- Tareas y ejercicios:
1. ¿Cómo se traduce al inglés esta oración del texto sobre Brakhage: "Seasons (Estaciones, 2002) realizado por Brakhage, con la colaboración de Phil Solomon, es otra de sus muchas obras maestras."?
2. Reproduce literalmente el fragmento del texto sobre Brakhage que va desde "Y por último, el" hasta "un mundo nuevo.".
3. Según el texto sobre Brakhage, ¿qué técnica empleó en todos sus cortos?

___ Texto propuesto

Como el aire que respiramos, como el agua que bebemos.
Y por último, el maestro: Stan Brakhage.
Ninguna historia de la abstracción cinematográfica puede estar completa sin citarle, casi podría decirse que la historia de esta forma es él y sólo él - con perdón de McLaren o Fischinger -, porque durante años creo corto tras corto, todos con la misma técnica - pintar directamente sobre el celuloide, para luego proyectarlo - todos aparentemente iguales, pero cada uno un universo entero. Lugares visuales que además se situaban fuera del tiempo, se tornaban indescriptibles, incomunicables, en donde sólo cabía dejarse arrastrar, ahogarse, para así morir y resucitar a un mundo nuevo.
Seasons (Estaciones, 2002) realizado por Brakhage, con la colaboración de Phil Solomon, es otra de sus muchas obras maestras. En ella, el factor que lo distingue, que lo hace único, es que Brakhage utilizó el conocimiento técnico de Solomon para resaltar algo inusual en cine: el relieve. Las superficies rugosas, las acumulaciones, pegotes y grumos que dejó su pincel sobre el celuloide.
Toda una geografía de luz, toda una inmensidad de color, que nos gustaría saborear, degustar tranquilamente, pero que vuela ante nuestros ojos, desaparece y se desvanece, sin apenas dejarnos un leve recuerdo, una impresión, un roce vago.
Como el que deja la vida que vivimos.

______
___ Material

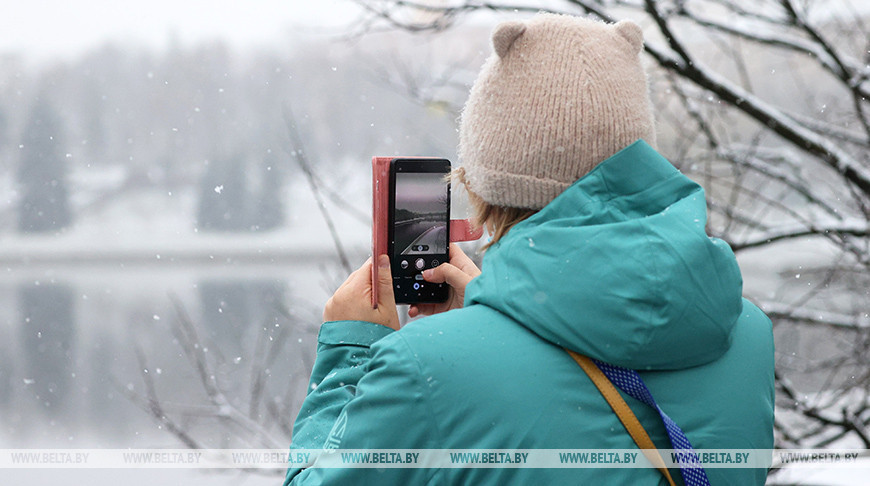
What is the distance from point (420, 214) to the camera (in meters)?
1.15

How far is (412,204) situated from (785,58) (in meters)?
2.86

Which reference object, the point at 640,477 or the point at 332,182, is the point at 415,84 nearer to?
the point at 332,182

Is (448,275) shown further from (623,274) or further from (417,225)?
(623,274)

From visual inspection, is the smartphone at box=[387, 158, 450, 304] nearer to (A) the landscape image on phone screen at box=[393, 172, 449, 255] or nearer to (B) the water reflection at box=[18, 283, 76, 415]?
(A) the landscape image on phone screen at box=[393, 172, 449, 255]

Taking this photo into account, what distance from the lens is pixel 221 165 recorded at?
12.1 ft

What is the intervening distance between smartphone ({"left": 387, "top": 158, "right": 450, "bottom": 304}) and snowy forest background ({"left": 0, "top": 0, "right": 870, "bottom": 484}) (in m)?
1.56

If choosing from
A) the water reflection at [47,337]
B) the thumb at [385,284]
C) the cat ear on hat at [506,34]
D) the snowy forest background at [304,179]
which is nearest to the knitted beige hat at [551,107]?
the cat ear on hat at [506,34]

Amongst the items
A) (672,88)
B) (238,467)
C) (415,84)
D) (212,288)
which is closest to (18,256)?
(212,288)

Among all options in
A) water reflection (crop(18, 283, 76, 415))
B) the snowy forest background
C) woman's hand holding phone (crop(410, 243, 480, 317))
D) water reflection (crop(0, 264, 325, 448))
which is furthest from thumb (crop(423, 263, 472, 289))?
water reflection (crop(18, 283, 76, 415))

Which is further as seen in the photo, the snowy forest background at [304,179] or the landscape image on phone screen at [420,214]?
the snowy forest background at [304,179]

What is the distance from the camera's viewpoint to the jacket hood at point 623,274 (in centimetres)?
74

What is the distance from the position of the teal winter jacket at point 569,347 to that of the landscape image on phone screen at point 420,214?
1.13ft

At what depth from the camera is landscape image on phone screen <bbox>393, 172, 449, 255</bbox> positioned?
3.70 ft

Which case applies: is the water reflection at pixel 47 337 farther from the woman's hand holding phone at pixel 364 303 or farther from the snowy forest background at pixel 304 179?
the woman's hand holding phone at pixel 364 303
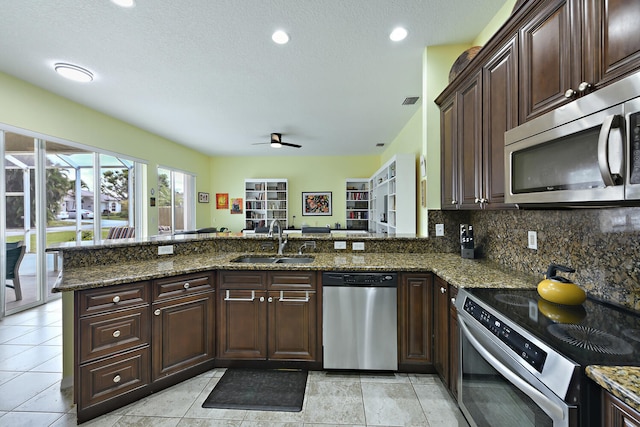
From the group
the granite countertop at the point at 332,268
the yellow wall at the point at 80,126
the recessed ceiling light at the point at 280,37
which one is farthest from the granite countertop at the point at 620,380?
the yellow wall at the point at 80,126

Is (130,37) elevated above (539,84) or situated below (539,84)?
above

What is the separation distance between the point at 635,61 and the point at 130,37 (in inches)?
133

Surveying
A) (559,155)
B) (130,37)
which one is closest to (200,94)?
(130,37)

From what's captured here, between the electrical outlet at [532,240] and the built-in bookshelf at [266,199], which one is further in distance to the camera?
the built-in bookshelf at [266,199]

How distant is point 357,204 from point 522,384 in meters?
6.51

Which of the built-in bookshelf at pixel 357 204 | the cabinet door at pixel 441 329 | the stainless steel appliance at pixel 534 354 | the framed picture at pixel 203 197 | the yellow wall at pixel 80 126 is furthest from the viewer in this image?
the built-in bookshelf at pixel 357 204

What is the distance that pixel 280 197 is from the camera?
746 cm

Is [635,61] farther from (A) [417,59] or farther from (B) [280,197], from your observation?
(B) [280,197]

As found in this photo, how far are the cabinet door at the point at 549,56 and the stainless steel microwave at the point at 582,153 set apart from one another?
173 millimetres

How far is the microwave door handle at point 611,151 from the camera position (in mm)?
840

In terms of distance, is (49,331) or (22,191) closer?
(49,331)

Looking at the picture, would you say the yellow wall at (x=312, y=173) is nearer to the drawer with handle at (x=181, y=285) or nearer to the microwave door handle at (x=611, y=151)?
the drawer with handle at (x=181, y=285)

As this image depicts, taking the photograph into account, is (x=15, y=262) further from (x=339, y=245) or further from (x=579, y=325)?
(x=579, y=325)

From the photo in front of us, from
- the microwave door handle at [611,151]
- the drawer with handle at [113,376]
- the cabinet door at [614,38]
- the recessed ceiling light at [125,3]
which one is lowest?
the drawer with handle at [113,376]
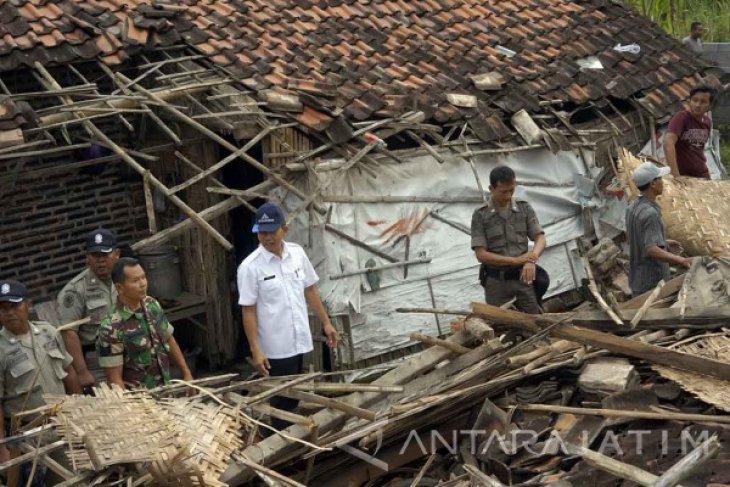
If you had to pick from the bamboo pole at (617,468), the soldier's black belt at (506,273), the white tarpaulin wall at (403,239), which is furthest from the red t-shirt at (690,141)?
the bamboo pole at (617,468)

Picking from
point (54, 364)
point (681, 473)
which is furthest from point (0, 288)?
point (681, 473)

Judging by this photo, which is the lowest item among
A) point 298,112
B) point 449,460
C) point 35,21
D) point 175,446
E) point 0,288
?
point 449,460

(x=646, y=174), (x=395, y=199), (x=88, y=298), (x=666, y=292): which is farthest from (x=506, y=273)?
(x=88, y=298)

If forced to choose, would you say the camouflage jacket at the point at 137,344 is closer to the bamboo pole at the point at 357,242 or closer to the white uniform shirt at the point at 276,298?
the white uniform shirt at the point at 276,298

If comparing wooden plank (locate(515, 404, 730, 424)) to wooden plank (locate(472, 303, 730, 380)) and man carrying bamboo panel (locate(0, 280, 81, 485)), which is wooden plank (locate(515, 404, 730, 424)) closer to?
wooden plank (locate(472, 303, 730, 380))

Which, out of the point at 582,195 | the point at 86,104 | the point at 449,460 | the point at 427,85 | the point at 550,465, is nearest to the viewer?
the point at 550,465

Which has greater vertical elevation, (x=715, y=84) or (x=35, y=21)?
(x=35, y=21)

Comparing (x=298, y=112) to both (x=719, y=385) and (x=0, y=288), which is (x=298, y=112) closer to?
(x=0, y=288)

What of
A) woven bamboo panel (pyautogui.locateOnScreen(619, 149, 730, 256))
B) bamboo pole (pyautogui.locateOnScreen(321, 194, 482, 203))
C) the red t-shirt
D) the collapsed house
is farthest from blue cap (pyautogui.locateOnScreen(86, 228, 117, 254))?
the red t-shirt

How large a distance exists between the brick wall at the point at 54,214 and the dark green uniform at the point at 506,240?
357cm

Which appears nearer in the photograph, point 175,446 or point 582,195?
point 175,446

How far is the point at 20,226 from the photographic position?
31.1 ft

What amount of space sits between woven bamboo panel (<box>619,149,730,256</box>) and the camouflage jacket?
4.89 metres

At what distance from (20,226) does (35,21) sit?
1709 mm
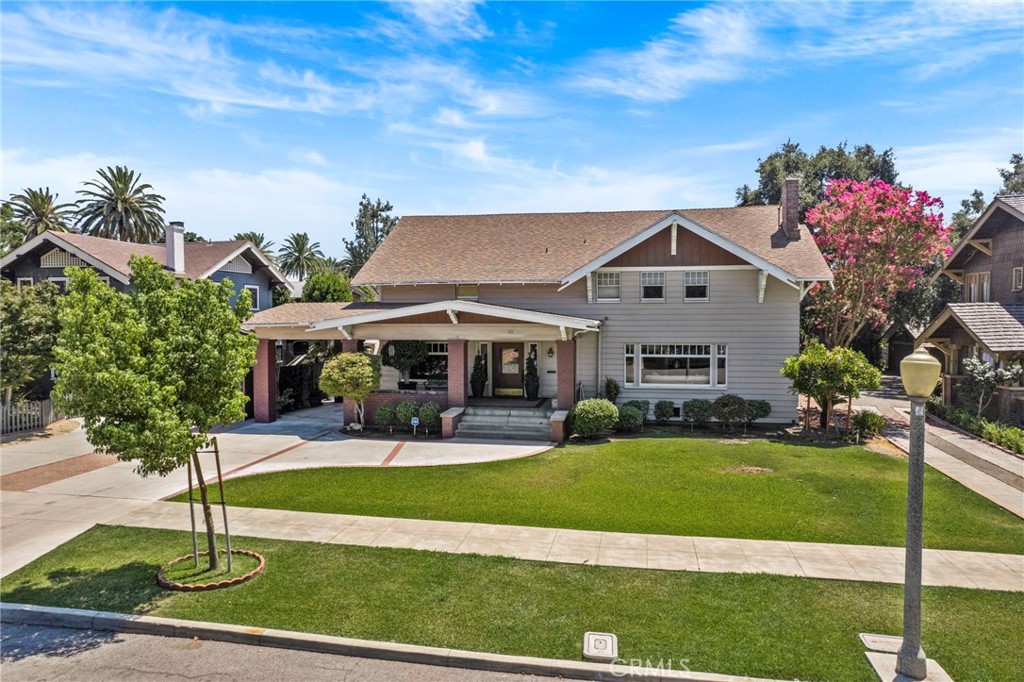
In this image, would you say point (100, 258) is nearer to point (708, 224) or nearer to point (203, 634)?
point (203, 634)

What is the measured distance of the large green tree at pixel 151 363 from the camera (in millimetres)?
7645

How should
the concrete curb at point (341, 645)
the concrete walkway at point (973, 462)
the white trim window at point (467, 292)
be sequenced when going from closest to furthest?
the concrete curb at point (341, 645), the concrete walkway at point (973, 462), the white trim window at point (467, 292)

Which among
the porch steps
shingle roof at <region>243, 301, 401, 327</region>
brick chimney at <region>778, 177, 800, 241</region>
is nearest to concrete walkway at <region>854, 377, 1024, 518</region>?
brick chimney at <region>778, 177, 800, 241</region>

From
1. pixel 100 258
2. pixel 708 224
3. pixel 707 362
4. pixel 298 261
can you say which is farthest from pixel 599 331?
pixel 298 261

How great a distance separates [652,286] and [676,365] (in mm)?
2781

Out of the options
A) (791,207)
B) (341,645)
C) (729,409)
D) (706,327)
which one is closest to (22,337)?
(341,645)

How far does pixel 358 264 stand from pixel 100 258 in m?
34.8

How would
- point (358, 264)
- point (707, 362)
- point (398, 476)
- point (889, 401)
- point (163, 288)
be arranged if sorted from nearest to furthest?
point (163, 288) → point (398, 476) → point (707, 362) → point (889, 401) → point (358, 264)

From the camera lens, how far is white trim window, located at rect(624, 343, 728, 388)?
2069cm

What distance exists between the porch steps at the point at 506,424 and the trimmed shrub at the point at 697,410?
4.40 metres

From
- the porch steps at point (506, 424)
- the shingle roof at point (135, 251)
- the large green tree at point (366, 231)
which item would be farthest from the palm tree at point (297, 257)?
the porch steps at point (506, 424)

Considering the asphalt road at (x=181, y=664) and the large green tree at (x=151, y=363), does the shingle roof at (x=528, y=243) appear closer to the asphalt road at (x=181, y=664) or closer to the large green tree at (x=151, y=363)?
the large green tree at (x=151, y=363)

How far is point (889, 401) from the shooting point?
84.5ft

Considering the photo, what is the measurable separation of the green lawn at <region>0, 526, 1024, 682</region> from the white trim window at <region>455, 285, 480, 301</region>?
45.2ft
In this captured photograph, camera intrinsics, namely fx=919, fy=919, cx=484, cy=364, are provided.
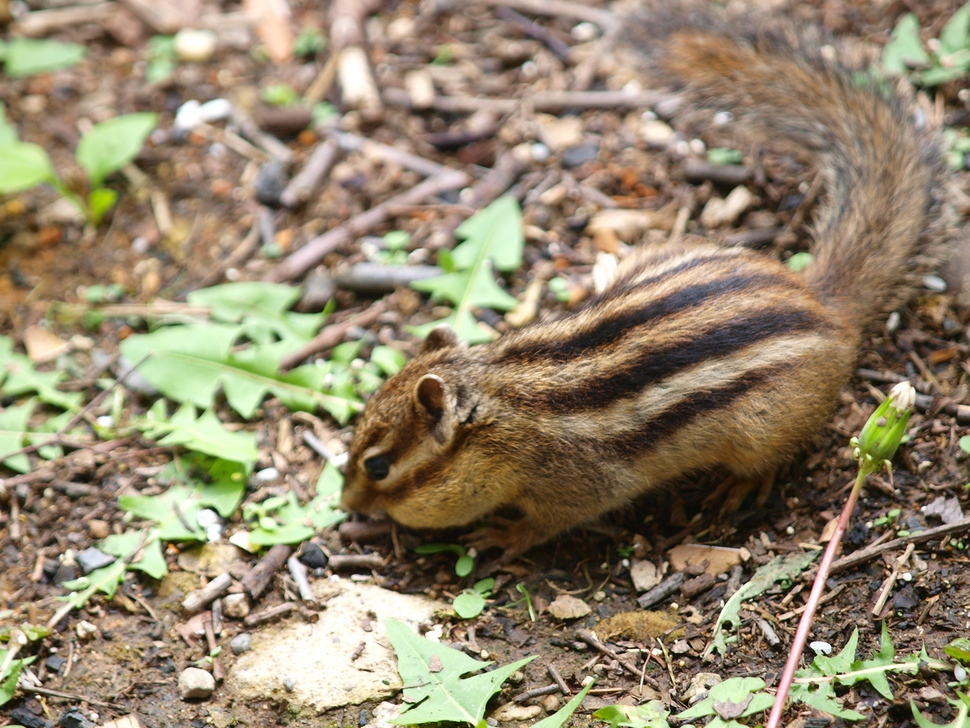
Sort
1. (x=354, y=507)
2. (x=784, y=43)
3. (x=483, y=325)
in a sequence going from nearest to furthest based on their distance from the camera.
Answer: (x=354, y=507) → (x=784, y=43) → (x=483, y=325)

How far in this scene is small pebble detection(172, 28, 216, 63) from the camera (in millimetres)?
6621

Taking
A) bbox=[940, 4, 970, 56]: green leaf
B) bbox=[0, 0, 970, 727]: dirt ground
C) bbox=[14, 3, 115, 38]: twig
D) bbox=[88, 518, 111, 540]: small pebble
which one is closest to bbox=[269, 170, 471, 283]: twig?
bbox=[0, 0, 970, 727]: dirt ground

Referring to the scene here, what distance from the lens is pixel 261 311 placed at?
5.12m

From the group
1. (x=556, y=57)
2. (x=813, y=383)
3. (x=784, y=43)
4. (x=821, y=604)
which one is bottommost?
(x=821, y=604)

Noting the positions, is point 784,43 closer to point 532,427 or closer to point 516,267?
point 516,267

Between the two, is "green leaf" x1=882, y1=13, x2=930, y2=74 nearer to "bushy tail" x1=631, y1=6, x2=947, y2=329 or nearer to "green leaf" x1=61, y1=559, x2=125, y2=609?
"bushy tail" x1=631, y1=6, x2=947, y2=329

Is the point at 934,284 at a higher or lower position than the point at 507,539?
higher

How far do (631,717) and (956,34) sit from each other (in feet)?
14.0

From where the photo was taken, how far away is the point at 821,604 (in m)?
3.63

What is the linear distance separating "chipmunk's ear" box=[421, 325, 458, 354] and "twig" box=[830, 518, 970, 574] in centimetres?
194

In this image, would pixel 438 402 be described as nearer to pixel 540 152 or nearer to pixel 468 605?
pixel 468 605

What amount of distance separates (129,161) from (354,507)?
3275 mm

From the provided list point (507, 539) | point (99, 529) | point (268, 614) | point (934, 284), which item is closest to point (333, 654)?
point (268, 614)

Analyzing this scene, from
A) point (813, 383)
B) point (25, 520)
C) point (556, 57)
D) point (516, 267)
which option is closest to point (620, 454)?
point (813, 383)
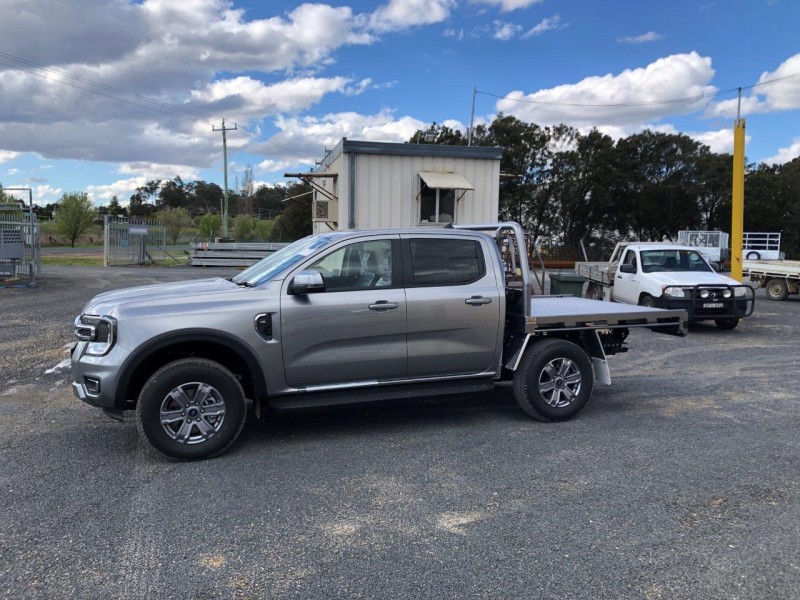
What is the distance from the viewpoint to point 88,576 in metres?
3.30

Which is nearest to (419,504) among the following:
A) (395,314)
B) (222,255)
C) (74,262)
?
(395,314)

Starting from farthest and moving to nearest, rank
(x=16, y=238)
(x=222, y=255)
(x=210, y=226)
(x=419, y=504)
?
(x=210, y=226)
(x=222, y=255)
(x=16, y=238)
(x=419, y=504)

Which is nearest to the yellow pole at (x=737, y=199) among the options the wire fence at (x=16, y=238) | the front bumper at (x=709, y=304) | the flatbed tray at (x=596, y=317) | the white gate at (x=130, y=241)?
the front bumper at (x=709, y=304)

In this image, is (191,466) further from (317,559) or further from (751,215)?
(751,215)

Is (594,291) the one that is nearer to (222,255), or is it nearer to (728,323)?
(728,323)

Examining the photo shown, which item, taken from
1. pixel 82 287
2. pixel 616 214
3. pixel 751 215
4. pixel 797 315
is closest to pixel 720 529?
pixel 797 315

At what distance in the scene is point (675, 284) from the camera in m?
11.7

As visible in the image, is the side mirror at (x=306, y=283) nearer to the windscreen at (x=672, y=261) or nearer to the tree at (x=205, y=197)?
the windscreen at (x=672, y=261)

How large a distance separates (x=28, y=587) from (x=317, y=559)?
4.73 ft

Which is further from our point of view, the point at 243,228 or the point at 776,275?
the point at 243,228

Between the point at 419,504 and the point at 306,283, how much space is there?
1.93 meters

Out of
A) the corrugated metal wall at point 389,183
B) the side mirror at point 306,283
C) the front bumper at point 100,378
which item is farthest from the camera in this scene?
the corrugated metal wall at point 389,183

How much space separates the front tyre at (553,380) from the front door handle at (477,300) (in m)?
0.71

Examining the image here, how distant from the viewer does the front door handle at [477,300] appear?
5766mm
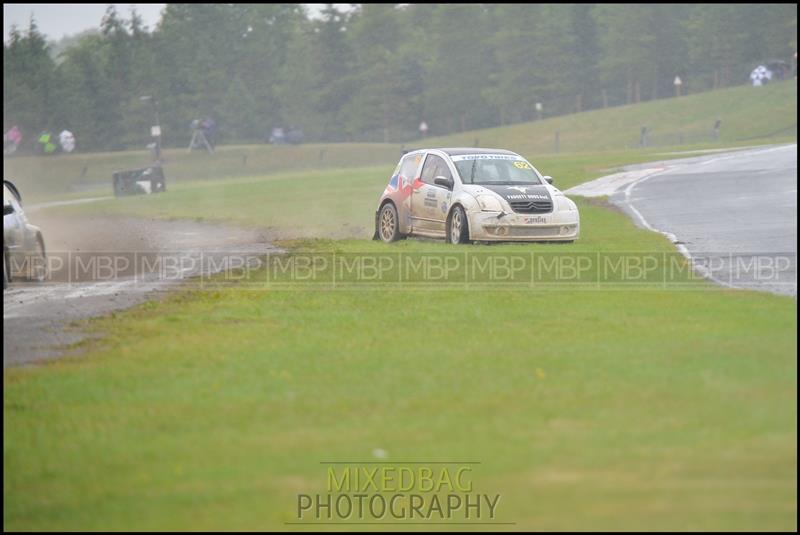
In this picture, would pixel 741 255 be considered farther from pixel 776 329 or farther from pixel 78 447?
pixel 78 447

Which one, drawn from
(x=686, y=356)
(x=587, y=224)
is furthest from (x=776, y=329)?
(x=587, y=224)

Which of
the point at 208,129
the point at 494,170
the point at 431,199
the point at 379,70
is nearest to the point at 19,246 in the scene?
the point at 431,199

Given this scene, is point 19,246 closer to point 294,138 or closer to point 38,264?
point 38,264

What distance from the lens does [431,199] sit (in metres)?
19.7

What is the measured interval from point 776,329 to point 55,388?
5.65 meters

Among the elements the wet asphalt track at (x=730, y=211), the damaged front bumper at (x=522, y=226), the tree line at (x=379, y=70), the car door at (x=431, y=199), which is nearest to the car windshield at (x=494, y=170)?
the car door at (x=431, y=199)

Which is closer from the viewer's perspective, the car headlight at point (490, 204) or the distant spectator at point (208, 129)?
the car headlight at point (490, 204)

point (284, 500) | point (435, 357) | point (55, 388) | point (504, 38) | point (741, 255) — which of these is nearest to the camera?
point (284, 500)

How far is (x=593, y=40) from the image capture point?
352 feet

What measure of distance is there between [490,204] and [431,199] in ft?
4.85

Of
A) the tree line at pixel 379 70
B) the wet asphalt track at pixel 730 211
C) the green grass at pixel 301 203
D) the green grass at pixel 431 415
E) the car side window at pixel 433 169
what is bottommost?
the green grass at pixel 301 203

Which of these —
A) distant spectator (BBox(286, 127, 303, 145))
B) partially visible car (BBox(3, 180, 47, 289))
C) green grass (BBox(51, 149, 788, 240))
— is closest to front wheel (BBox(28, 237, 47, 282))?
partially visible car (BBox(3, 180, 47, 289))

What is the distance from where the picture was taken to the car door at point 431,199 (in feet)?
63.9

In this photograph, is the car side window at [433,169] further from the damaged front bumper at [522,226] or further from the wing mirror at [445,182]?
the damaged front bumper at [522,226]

______

- Resultados:
1. Seasons (Estaciones, 2002), made by Brakhage in collaboration with Phil Solomon, is another of his many masterpieces.

2.
Y por último, el maestro: Stan Brakhage.
Ninguna historia de la abstracción cinematográfica puede estar completa sin citarle, casi podría decirse que la historia de esta forma es él y sólo él - con perdón de McLaren o Fischinger -, porque durante años creo corto tras corto, todos con la misma técnica - pintar directamente sobre el celuloide, para luego proyectarlo - todos aparentemente iguales, pero cada uno un universo entero. Lugares visuales que además se situaban fuera del tiempo, se tornaban indescriptibles, incomunicables, en donde sólo cabía dejarse arrastrar, ahogarse, para así morir y resucitar a un mundo nuevo.

3. Pintar directamente sobre el celuloide, para luego proyectarlo.